Com, contra e para além da violência policial
26/02/2014
Por Simone da Silva
Por Simone da Silva Ribeiro Gomes, doutoranda em sociologia (IESP-UERJ), para o dossiê UniNômade
–
Com, contra e para além da violência policial – Reflexões a partir de um turbulento junho.
A
centralidade do debate na esfera pública sobre a desmesura da violência
policial a partir das manifestações de junho, ocorridas no Brasil,
parece essencial para discutir a nossa sociedade contemporânea. As falas
sobre a problemática da polícia, quer sobre a desmilitarização; sua
ação nas favelas e periferias – cariocas, mas também em um quadro mais
amplo, nacionais; número de mortos e a perspectiva internacional, com
dados das mortes por ação da polícia comparáveis à países em guerra; os
autos de resistência, figuram atualmente na agenda de discussão depois
do que ficou conhecido como “jornadas de junho”.
Tendo
ocorrido a partir da metade de 2013, impulsionados pela pauta da
(i)mobilidade urbana nas grandes metrópoles brasileiras, tendo a figura
do MPL – Movimento pelo Passe Livre, como um dos protagonistas, as
manifestações de rua que voltaram ao cotidiano democrático nacional
sofreram de um processo de multiplicação de pautas poucas vezes antes
visto. A violência policial foi a mais emblemática dessas, atraindo
olhares principalmente da mídia internacional, mas curiosamente pouco
figurando na grande mídia nacional, cuja atenção foi capturada pela
presença dos “black blocs” tupiniquins, jovens encapuzados e vestidos de
preto, gritando as palavras de ordem: “poder popular”, envolvidos em
episódios de quebras de vidraças de banco – nisso, afinal, consistiria a
tática importada da Alemanha da década de 80 – foram apontados como os
grandes algozes da mobilização espontânea das massas.
Pensando
com a violência policial, partimos da contingência do desaparecimento
do pedreiro de 47 anos, Amarildo de Souza, na favela – pacificada – da
Rocinha, em julho desse mesmo ano, que trouxe à tona o estado brutal
policial que toma conta das favelas e periferias do Rio de Janeiro – mas
não exclusivamente dessa cidade.

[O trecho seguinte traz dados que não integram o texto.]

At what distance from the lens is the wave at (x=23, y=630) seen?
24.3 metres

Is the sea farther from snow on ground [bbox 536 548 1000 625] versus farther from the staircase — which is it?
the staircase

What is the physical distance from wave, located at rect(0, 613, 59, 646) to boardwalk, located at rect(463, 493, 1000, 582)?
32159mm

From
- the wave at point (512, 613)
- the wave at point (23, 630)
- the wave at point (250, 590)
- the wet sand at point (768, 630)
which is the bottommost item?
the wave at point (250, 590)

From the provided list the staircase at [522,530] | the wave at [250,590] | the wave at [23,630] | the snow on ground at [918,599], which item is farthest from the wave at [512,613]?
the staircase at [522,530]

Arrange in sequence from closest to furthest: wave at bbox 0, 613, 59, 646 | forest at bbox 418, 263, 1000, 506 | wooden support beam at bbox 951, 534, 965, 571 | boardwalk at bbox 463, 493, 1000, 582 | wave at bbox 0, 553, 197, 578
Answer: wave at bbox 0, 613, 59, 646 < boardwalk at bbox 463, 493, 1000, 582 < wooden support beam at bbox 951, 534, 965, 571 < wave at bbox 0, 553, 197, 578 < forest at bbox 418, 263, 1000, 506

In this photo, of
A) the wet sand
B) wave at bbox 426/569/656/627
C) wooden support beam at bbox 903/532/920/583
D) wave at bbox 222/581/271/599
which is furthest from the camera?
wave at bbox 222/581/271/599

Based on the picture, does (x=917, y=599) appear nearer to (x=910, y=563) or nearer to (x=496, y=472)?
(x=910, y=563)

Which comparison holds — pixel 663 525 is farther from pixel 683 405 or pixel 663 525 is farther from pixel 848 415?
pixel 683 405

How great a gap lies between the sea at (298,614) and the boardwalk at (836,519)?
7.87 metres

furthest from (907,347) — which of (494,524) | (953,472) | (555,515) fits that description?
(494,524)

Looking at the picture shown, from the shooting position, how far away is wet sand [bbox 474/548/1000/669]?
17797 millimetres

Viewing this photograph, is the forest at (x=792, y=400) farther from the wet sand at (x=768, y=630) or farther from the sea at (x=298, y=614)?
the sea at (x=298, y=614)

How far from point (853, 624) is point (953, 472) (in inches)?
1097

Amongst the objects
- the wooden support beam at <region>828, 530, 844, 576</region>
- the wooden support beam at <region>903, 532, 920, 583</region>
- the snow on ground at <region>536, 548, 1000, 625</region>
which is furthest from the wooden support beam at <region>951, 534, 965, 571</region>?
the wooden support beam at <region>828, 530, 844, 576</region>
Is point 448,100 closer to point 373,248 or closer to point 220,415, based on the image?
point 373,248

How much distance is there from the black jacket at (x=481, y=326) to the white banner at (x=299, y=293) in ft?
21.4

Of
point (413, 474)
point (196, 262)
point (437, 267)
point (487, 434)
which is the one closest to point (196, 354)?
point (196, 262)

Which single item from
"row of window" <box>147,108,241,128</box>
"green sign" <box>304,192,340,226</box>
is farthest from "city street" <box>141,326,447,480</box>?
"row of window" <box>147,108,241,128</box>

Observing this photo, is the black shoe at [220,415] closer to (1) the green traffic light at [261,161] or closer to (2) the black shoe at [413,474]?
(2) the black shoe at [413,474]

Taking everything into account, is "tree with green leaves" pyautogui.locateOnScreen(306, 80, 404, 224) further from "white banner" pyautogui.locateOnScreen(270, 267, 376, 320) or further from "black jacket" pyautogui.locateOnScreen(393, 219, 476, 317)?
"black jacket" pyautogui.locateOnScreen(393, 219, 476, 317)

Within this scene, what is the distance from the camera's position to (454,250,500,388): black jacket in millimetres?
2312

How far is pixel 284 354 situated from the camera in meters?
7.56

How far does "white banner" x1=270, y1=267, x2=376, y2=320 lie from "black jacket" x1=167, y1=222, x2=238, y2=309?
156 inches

As palavras de ordem “cadê o
Amarildo”, eram onipresentes nas ruas, auxiliadas inclusive pela
projeção em edifícios no entorno das mobilizações de sua foto e dos
dizeres “onde está o Amarildo?”. O pai de sete filhos, ainda em 2013
ficamos sabendo, tinha sido assassinado por policiais da UPP- Unidade de
Polícia Pacificadora1,
o que resultou na discussão sobre o excesso de violência da policia
militar brasileira, mas também sobre a fragilidade do processo de
pacificação das favelas cariocas, deflagrado em 2008.
Ao
desnudar a lógica da UPP, em que a base policial deveria proteger os
habitantes das favelas da violência do tráfico de drogas, mas, em uma
realidade demasiado perversa, são submetidos à outra ordem, que inclui
humilhações, desaparecimentos e outras violências, o rei ficou nu, seria
afinal nossa polícia sempre tão truculenta e demoramos a perceber?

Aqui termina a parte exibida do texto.